私の抗議文 前のエントリの内容と重複する部分があるが,抗議文を載せておく。

2006年4月25日

(株)○○バス
○○○部 御中

     英語コースガイドについて

 過日、米国からの来日した友人を案内して御社の英語コースを利用し、英語ガイドのレベルの低いのが極めて問題だと感じ、意見を申し上げる次第です。
 利用したのは、4月○日、コースは一日ツアーの「○○東京」、ガイドの名は○○さんでした。
 なにが問題であったか、詳しくは、インターネット上のブログに書いたもののコピーを同封しますから、それを読んでいただくとして、要点だけ書いておきます。なお以下は、私や私の客人が感じただけではなく、当日の40人を越えるお客さんの大半が同じような不満を持ち、怒っていた人さえあることを、道中の会話で知りましたことを申し添えておきます。
・英語の発音が、まったくなっていない。英語コースと思って乗ったが、これは英語ではない、何語か、と真顔で聞く人がいた。
・東京を案内するにあたり、適切な説明をしていない。特に歴史、国情、経済状況、現在の問題点、ルート上の地域、主要建造物などについて、外国からの客が知りたがるであろうことを的確、かつ簡潔に説明していない。
・かわりにどうでもいいこと、話すタイミングをえていないことなどを、だらだらとくり返す。
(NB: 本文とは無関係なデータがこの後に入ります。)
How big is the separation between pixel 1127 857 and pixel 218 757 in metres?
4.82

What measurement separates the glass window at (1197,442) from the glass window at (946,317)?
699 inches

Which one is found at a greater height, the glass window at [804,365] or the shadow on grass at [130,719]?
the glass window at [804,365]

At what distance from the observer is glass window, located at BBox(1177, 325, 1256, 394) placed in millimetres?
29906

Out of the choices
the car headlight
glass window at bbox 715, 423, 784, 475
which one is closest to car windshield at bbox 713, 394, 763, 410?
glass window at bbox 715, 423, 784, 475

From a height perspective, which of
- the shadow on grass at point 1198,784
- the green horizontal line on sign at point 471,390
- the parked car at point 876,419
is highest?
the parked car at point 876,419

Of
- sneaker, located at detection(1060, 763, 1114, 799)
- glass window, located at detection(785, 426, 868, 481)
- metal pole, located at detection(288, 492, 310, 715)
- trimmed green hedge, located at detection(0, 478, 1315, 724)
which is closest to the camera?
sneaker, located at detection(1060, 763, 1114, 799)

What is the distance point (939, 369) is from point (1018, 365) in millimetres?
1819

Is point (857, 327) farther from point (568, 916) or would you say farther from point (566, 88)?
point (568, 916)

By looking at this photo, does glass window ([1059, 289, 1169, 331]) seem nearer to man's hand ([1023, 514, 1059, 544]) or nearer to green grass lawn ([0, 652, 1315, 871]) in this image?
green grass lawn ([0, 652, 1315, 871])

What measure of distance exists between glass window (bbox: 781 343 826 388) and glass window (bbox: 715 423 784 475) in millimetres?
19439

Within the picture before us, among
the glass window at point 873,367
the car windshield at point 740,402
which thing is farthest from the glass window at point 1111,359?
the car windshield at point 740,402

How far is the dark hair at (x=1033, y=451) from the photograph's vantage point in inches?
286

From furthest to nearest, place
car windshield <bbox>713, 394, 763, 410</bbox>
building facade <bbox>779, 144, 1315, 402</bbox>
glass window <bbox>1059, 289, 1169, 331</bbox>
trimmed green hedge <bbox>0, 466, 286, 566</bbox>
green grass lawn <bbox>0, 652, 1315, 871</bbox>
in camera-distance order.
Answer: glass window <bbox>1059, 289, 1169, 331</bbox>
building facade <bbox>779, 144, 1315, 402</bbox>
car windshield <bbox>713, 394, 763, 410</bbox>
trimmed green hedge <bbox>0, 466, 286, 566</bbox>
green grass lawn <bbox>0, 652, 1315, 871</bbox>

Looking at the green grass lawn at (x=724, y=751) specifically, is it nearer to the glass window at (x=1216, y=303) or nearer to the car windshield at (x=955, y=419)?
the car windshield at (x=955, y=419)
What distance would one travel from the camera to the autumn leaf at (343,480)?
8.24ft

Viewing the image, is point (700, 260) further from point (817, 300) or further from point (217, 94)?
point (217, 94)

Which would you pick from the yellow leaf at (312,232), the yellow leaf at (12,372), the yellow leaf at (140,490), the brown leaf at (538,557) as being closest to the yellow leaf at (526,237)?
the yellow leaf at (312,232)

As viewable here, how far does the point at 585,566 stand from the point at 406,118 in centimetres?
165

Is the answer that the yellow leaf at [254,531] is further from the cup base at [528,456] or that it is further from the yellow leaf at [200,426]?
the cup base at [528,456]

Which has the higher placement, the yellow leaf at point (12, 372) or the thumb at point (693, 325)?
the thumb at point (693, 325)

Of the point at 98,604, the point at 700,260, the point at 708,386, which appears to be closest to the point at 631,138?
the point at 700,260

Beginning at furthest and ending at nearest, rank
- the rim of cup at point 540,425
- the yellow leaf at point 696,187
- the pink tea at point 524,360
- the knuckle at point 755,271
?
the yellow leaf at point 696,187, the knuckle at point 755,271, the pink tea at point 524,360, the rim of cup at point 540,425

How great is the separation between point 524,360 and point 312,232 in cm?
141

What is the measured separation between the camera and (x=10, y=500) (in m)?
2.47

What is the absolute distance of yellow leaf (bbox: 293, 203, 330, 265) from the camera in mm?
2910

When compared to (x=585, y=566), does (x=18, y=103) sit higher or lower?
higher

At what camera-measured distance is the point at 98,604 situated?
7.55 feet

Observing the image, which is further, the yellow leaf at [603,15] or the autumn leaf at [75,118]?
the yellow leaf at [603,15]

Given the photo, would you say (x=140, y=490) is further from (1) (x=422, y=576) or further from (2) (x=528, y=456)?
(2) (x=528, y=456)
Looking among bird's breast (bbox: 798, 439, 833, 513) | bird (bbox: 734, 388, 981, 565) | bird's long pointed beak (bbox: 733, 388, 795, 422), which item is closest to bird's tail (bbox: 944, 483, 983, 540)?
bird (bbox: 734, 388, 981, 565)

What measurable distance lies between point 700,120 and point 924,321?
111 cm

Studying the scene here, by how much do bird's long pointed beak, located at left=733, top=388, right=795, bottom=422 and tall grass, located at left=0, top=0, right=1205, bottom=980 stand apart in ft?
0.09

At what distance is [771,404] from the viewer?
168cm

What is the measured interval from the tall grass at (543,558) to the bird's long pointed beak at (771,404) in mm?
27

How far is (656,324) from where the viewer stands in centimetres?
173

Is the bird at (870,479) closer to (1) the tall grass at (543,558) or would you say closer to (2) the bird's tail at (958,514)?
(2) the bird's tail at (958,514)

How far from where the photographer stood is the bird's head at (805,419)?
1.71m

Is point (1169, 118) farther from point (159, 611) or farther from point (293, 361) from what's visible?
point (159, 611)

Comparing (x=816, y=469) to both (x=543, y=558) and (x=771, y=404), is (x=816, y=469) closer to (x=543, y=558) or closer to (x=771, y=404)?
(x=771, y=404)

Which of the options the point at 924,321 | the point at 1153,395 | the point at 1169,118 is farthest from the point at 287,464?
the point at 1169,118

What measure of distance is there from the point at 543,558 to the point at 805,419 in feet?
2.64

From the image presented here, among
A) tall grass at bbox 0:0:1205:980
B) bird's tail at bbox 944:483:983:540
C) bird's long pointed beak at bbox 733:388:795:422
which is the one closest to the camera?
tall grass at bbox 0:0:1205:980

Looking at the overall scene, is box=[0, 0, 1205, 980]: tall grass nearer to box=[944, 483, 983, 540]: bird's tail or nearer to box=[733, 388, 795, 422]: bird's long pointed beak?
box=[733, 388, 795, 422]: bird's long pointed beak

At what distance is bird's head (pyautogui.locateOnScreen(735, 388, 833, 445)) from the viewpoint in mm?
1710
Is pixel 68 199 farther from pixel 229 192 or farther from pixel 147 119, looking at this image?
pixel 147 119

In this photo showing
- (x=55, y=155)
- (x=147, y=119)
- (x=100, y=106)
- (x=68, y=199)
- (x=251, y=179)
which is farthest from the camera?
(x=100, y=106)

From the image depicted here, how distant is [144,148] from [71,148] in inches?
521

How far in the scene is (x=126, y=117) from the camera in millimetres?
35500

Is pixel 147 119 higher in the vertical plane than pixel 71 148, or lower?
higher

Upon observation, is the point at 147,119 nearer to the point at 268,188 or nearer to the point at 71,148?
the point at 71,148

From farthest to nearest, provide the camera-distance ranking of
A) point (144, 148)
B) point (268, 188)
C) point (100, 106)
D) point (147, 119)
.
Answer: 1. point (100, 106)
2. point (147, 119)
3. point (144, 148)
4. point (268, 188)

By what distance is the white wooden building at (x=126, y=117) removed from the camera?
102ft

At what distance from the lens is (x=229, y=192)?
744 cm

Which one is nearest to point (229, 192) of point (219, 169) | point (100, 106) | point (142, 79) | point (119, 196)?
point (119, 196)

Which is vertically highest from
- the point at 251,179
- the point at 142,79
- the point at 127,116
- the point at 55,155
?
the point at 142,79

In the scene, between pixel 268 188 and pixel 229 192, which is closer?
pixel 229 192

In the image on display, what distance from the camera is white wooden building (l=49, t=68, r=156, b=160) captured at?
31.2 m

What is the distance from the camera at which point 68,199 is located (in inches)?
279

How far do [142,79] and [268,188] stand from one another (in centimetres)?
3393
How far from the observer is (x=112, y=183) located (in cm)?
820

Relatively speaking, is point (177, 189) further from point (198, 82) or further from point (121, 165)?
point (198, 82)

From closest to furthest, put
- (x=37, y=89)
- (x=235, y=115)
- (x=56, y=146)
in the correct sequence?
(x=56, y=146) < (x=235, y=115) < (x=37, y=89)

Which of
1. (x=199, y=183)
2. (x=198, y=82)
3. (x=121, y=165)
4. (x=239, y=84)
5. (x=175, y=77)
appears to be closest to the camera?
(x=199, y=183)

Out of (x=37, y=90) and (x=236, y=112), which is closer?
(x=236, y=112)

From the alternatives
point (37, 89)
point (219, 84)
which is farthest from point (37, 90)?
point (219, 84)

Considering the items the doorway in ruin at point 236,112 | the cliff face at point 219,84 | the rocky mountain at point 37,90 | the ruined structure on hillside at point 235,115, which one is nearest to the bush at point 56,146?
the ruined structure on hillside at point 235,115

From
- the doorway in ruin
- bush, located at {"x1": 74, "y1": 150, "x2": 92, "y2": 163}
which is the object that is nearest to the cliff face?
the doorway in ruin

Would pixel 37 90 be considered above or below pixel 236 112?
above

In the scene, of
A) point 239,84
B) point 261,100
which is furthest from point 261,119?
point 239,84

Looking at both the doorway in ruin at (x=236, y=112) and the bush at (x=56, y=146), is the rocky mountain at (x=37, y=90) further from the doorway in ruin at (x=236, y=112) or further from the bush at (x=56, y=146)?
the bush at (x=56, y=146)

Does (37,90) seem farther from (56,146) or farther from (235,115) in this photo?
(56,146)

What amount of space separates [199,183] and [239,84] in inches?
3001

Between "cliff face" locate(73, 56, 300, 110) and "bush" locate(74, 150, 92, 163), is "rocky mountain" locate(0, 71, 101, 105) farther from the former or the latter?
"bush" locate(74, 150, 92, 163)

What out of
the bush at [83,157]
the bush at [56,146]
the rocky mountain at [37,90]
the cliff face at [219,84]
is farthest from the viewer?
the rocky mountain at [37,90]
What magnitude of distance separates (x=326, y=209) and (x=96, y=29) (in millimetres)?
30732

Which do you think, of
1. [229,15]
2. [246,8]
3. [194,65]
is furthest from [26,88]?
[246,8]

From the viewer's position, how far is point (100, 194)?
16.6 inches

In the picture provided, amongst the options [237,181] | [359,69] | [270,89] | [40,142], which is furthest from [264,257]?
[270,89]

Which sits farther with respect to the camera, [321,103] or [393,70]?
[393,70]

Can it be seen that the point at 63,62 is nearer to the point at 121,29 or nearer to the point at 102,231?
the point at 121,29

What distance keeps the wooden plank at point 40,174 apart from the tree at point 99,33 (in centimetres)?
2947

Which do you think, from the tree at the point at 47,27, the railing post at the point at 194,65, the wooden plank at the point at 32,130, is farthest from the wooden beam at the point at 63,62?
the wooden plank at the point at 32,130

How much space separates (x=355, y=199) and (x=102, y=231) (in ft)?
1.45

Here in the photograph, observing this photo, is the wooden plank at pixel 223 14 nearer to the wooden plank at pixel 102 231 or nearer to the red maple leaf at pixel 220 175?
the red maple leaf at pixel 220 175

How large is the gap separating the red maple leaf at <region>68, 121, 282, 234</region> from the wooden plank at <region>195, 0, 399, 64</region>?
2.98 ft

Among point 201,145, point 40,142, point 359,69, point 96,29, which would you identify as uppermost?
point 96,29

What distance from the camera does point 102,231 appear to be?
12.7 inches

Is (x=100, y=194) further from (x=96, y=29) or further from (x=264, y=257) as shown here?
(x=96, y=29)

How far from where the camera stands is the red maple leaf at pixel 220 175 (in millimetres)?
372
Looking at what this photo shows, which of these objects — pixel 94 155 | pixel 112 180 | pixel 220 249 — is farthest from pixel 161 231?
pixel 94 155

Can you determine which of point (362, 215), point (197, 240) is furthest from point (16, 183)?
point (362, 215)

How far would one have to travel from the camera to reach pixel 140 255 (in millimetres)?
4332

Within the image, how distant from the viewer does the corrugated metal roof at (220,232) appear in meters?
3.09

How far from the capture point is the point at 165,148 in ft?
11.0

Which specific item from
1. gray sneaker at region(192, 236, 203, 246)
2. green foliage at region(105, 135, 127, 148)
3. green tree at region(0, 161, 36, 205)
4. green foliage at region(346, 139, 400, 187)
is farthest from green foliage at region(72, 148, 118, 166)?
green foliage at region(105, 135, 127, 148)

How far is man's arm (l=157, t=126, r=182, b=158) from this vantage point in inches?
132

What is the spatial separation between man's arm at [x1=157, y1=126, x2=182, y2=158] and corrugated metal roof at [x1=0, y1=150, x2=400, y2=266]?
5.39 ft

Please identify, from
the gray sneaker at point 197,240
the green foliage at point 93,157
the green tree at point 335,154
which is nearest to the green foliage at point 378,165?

同じことをひどい場合は、数回繰り返した。みなうんざりしていた。
・乗客が責任感のある大人であることを意識せず、幼稚園児のような扱いをし、簡単な注意事項を、何度も繰り返し、引率に当たっては命令口調であった。外国人は日本人より、個の自覚が高く、自己責任意識が強い。このような子供扱いは、彼らの最も嫌うところであるのにそれが分かっていない。
・個人の政治・思想傾向を出しすぎである。ガイド個人がどう考えるかは自由だが、ガイド内容は中立的でなければならない。○○さんは、国粋主義的発言が目立ち、また日本の自慢話(といっても有名企業の名をナンバーワンと、連呼するだけだったが)をし過ぎる。さまざまな考えの人がいることに配慮し、もっと外国人に対し謙虚に話すべきである。これでは、反撥を招くだけだ。事実多くの人の反発を買っていた。
・私がちょっとそのことをたしなめる発言をしたら、「年寄りは頭が固い云々」と、日本人乗客(当日はけっこう多かった)に向かって、日本語で話し始めた。客を罵倒するようないい方はひどい。お客様商売をしているとの自覚がないのではないか。また外国人を前に、日本語で話すことは極力避けるべき。私は内心怒ったが、取り合わなかった。

そこで、どのように改善すべきか、提案します。
・○○さんは英語ガイドとして、まったく適性を欠いています。他の業務に移し、外国人の前に出さないようにすべきです。
・貴社では、一般の日本語コースには、案内内容の指針あるいはマニュアルなどがあり、ガイドさんの研修などを実行していると思います。英語コースについては、同様の研修、管理体制がないのではないか。ガイド各人にまかせ放しになっていないか。検討すべきです。たとえば第3者の評価を覆面で実施するなどが考えられます。
・外国からツアーの参加者としてでなく、個人として来日し、○○バスの一日ツアーに参加する人は、知的レベルが高いと考えるべきです。事実私が当日話した客の中には、シリコンバレーのIT企業の経営者などもいました。このような参加者に接するということは、いわば日本の民間外交の第一線に立っているとの自覚が必要です。そのような観点から、ガイドの選定、ガイド内容などを社内で再検討すべきです。
・ガイドには、英語を母国語として話すか、同程度に話せる人を使うべきです。対日経験の豊かな外国人、あるいは滞外経験のある人、海外帰国子女などバイリンガルの人を採用して使うべきでしょう。多少厚遇が必要でも、会社としてその必要性を痛感すべきです。○○さんが15年もその職にあると聞いて、背筋が寒くなりました。彼ゆえに日本に対する悪感情を抱いて帰った人がどれほどいることか。日本にとって大きな損失です。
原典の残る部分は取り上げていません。